Der Begriff Urgestein ist für Dich schon vergeben. Von Phänomen zu sprechen, wage ich nicht, aber ich rege doch an eine Kommission zu gründen, die das alles mal wissenschaftlich aufarbeitet. Denn, meine Damen und Herren, es geht nicht nur darum, dass er der einzige ist, der über zwanzig Jahre Ministerpräsident ist, und das in zwei Ländern. Sondern dies ist der einzige Fall, dass zwei Brüder gleichzeitig Mitglieder der Ministerpräsidentenkonferenz gewesen sind: Jochen Vogel als Regierender Bürgermeister von Berlin und Bernhard Vogel als Ministerpräsident von Rheinland-Pfalz. Wir waren damals fast eine Familien-AG, wenn man so will.

Bei Deinem fünfzigsten Geburtstag durfte ich in Mainz dabei sein. Ich begleitete damals den Kanzlerkandidaten der SPD, Jochen Vogel, meinen Freund. Beim fünfundsechzigsten durfte ich dabei sein, als wir auf der Wartburg gefeiert haben. Auch heute bin ich gern gekommen, weil uns bei aller politischen Unterschiedlichkeit der Positionen in diesen Jahren und Jahrzehnten verlässliche Zusammenarbeit und gute Freundschaft verbunden haben. Es lag nicht nur an der Nachbarschaft am Rhein, es lag nicht nur daran, dass wir beide unsere Bezugspunkte im christlichen Glauben haben und uns in kirchlichen Gremien engagiert haben - Du warst sogar mal Vorsitzender des Zentralkomitees, das bin ich nie geworden. Es lag auch daran, dass wir beide über die Bildungspolitik zur Politik gekommen sind und dass wir das Interesse an der Bildungspolitik und die Tatsache, dass wir gute, solide, bessere Bildungspolitik brauchen, nicht nur während unserer Amtszeiten als Kultus- oder Wissenschaftsminister bekundet, sondern in die übrigen Ämter mitgenommen haben.

Wir haben immer gut und fair zusammengearbeitet in der Ministerpräsidentenkonferenz und im Bundesrat, im Verwaltungsrat des ZDF, wo wir uns gegenseitig jeweils abgelöst haben. Das, finde ich, ist gerade in diesen Tagen ein wichtiges Zeichen: Dass Freundschaft nicht an Parteizäunen endet und dass Parteizäune nicht die eigentlichen Signale sind, die die Menschen von uns erwarten.

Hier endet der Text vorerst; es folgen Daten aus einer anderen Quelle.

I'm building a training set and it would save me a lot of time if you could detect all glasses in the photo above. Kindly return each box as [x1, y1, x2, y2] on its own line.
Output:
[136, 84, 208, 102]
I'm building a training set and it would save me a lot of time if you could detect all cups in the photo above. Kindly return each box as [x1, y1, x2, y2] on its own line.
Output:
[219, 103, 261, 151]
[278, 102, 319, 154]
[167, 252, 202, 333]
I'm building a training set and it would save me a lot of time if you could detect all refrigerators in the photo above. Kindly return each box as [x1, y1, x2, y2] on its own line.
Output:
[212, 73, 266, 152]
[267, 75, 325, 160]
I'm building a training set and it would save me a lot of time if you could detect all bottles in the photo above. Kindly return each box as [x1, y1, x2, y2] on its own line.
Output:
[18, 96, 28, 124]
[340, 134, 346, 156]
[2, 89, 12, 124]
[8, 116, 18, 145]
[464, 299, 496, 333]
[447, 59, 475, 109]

Ich habe Dir in meinem Geburtstagsbrief Näheres zu den einzelnen Stationen geschrieben und immer das Alter meiner Tochter hinzugefügt, die ja auch heute Geburtstag hat. Ich will Dir jetzt nur noch in Erinnerung rufen, was ich oft zitiert habe und was nicht nur eine Wanderlegende ist, sondern was Konrad Adenauer nachgesagt wird: Als ihm beim neunzigsten Geburtstag jemand sagte: "Ich wünsche Ihnen, dass Sie hundert Jahre alt werden", da soll er grimmig geantwortet haben: "Warum wollen Sie der Barmherzigkeit Gottes so enge Grenzen setzen?"

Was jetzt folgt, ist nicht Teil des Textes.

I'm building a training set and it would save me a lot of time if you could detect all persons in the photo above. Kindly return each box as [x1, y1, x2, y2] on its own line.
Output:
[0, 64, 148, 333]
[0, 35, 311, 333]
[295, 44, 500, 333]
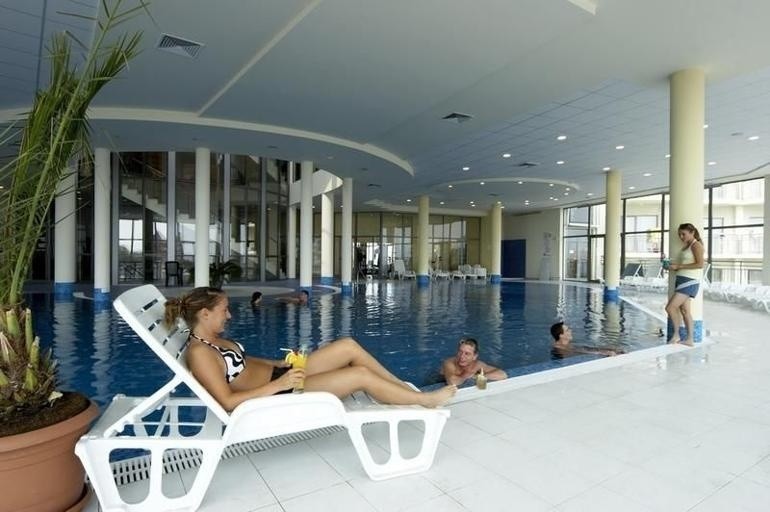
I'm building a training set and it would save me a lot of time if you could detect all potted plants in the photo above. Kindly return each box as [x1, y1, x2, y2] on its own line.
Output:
[0, 2, 139, 512]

Also sage ich dem früher befreundeten Gegner und dem heute wichtigen Gesprächspartner von Herzen Glückwünsche. Dank für alles, was er getan hat in Rheinland-Pfalz und Thüringen und darüber hinaus, Ermutigung für die Etappen, die vor ihm liegen, viele gute und gesunde Jahre und der Barmherzigkeit Gottes keine Grenzen.